La tombe de POL POT attire les touristes

Article du Monde - 11 septembre 2006
dimanche 3 février 2008
par  Philippe Landru

Devant ce qui sert de tombeau à l’un des plus grands assassins politiques du XXe siècle, on trouve quelques pommes, des bâtons d’encens, une tête de cochon précuite aux oreilles et au museau pointus, et un verre de Coca-Cola impérialiste, authentifié par la bouteille à proximité. Offrandes à la mémoire d’un homme dont le seul nom suscite la terreur. Sous un toit de tôle ondulée au milieu d’un terrain villageois sans importance repose ici Pol Pot, mort en 1998, probablement trucidé par ses anciens compagnons d’armes.

Une famille recomposée est venue faire ses dévotions, avec ses deux garçonnets. Il faut que « toutes les âmes soient en paix », dit la dame, qui avait 10 ans quand Pol Pot prit le pouvoir, le 17 avril 1975. « Y compris la sienne. Nous avons eu tant de tourments... Je prie pour la sécurité de ma famille, dont celui-ci », dit-elle, montrant le plus petit des gamins. Son compagnon, père de l’autre, approuve du chef.

Un tourisme macabre se profile dans le district d’Anlong Veng, au pied de la chaîne montagneuse des Dangrek, frontière entre le nord du Cambodge et la Thaïlande. Depuis la mort, en juillet, du chef militaire Ta Mok, ce sont deux des plus hauts dirigeants des Khmers rouges qui gisent là, incarnant post mortem toute l’ambiguïté du pays à l’égard des responsables d’une tragédie aussi longue que meurtrière : d’avril 1975 à janvier 1979, ces hommes et quelques autres toujours en liberté ont présidé à la disparition physique d’un tiers de la population avant d’être chassés par les Vietnamiens. Le tribunal chargé, avec la participation des Nations unies, de juger les ex-responsables du « Kampuchéa démocratique » se met en place à Phnom Penh, la capitale. A Anlong Veng, l’idée d’une justice pour les crimes contre l’humanité est bien lointaine.

Rien n’identifie Pol Pot, dont la dépouille fut brûlée sur un tas de pneumatiques, à quelques dizaines de mètres de la passe de Choam Sa-Ngam menant à la Thaïlande, hormis un simple panneau : « Pol Pot fut incinéré ici. Prière d’aider à préserver ce lieu historique - Ministère du tourisme ».

Si le chef historique des Khmers rouges a été inhumé à la périphérie, en ville, le tombeau de Ta Mok, chef militaire qui a ordonné la mise à mort du premier, permet de comprendre que c’était lui le maître des lieux, dans une des régions les plus pauvres du pays. C’est une tombe de seigneur de guerre en construction. Le sarcophage de ciment est installé dans le temple bouddhique de la « Scierie de Ta Mok », lequel se livrait à l’exploitation sauvage des essences précieuses de la forêt tropicale. Le clergé bouddhiste a inhumé en grande pompe Ta Mok, surnommé « le Boucher » et mort dans un hôpital de Phnom Penh où il était emprisonné depuis mars 1999.
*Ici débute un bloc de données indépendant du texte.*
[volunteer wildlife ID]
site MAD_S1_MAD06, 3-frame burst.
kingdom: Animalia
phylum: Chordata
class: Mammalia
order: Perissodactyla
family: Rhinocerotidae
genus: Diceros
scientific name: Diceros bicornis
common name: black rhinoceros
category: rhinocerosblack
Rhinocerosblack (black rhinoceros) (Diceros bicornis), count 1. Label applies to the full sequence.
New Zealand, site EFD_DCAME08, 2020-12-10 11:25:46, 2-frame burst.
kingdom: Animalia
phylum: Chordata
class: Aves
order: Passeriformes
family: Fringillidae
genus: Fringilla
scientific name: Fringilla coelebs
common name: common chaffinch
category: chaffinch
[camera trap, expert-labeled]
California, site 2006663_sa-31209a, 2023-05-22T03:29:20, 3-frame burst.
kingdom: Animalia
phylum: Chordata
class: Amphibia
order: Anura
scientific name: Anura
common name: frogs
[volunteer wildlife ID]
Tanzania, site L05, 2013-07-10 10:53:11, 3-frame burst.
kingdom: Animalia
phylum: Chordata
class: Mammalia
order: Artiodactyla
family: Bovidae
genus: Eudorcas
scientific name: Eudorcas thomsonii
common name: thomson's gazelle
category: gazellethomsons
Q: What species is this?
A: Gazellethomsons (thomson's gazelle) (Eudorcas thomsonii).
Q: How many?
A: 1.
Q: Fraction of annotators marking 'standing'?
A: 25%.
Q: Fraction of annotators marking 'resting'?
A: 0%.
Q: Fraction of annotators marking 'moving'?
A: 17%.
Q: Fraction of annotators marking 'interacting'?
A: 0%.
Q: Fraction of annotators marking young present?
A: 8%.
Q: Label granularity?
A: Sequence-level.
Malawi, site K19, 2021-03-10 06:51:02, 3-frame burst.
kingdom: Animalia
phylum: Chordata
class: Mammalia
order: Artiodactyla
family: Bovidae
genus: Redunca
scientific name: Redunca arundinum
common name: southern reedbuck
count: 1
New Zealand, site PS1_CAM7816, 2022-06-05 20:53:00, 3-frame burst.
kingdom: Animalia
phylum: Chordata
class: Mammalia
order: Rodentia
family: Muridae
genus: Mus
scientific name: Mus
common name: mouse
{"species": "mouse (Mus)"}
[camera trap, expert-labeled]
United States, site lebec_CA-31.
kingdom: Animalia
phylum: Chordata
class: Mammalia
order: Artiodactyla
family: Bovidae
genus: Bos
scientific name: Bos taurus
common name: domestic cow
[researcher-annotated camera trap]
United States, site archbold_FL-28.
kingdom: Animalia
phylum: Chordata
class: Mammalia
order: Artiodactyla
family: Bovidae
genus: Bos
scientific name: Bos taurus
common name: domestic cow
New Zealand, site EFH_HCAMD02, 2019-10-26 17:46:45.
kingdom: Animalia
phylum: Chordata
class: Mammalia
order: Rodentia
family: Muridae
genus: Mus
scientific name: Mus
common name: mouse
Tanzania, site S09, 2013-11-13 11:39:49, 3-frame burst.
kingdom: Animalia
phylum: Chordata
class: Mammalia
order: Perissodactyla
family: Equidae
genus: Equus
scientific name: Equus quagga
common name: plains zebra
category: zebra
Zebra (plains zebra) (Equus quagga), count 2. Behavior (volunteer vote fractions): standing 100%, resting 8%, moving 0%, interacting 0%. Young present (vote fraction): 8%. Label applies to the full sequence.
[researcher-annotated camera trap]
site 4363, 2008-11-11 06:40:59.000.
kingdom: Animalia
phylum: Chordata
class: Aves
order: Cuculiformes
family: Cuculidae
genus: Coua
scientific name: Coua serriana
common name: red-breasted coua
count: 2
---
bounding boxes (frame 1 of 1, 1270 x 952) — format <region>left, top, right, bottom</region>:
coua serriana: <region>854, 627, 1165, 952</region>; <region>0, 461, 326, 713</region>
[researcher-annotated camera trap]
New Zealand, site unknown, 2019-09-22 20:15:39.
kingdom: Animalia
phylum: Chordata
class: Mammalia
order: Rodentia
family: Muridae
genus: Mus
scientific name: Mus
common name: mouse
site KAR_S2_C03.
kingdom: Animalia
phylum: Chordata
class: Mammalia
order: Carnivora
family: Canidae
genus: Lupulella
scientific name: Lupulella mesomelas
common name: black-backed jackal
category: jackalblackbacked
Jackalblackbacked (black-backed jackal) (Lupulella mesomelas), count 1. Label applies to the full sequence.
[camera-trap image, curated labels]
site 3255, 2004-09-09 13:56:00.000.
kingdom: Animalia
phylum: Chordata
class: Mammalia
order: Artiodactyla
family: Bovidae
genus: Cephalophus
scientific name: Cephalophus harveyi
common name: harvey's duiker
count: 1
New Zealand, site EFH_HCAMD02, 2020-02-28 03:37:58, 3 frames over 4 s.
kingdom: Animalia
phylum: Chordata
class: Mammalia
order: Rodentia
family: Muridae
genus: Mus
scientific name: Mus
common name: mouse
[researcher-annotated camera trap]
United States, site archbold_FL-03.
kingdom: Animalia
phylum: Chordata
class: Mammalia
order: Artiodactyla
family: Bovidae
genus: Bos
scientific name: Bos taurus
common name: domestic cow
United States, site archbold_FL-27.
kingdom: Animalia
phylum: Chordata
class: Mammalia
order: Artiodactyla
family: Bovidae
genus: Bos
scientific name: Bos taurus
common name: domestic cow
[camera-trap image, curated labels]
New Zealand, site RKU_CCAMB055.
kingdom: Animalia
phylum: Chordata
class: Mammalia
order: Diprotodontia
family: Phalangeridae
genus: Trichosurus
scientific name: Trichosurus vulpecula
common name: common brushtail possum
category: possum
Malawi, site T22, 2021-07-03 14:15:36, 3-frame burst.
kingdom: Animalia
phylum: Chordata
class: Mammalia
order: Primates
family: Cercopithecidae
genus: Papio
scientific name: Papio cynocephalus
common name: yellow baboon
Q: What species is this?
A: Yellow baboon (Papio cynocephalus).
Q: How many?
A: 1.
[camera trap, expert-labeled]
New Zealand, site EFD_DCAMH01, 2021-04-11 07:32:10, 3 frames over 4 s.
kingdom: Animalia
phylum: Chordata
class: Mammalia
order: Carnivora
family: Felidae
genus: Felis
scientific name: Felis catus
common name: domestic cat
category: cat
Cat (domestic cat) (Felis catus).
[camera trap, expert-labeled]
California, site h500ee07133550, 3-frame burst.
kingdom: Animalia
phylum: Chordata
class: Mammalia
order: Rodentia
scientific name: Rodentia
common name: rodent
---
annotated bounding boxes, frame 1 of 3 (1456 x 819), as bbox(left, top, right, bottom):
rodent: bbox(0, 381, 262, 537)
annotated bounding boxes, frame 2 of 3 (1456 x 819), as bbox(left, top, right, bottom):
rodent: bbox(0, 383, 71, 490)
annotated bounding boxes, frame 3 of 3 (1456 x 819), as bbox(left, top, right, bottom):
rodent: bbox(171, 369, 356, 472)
La résidence de Ta Mok fait elle aussi partie de cette amorce de tourisme historique, au demeurant revendiqué : une circulaire gouvernementale appelant à « la préservation des vestiges du génocide » a été signée le 14 décembre 2001 par le premier ministre Hun Sen (lui-même un ex-Khmer rouge). Deux corps de bâtiment sur pilotis donnent sur un lac artificiel d’où émergent les troncs morts d’arbres ayant pourri par la racine, quand les Khmers rouges ont fait détruire les diguettes grâce auxquelles les paysans jusqu’alors contrôlaient le régime hydraulique afin de cultiver leurs rizières privées. Il s’agissait de collectiviser l’agriculture. La famine qui s’ensuivit porta le bilan de la période à deux millions de morts environ. Dans la demeure aux magnifiques fûts de teck, des fresques maladroites évoquent la glorieuse période des rois d’Angkor, la référence nationale mythifiée à laquelle ces communistes radicaux s’étaient à leur tour raccrochés.

Les investisseurs thaïlandais et sud-coréens s’emparent des lieux. Une route moderne plonge vers Anlong Veng depuis la crête des Dangrek. Une villégiature casino-piscine-club de sport affiche sa prometteuse réclame devant un début de chantier. « Corridor international de Choam », dit la publicité.